[INPUT DATA]:
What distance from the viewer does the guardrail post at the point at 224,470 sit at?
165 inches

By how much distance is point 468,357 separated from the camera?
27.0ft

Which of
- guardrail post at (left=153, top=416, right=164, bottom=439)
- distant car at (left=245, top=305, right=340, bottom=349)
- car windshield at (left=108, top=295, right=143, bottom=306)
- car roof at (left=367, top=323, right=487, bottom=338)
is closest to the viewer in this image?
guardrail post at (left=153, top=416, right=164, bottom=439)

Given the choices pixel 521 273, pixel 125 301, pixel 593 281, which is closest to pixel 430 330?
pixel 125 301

[PROBLEM]:
Render every non-blank line of the records above as a Markdown table with the columns Row and Line, numbering the rows in sequence.

[RESULT OF THIS EXERCISE]:
| Row | Line |
|---|---|
| 1 | What distance from the viewer does the guardrail post at the point at 224,470 sit at? |
| 2 | 165 inches |
| 3 | By how much distance is point 468,357 separated from the camera? |
| 4 | 27.0ft |
| 5 | Which of |
| 6 | - guardrail post at (left=153, top=416, right=164, bottom=439) |
| 7 | - distant car at (left=245, top=305, right=340, bottom=349) |
| 8 | - car windshield at (left=108, top=295, right=143, bottom=306) |
| 9 | - car roof at (left=367, top=323, right=487, bottom=338) |
| 10 | is closest to the viewer in this image? |
| 11 | guardrail post at (left=153, top=416, right=164, bottom=439) |
| 12 | Given the choices pixel 521 273, pixel 125 301, pixel 593 281, which is closest to pixel 430 330? |
| 13 | pixel 125 301 |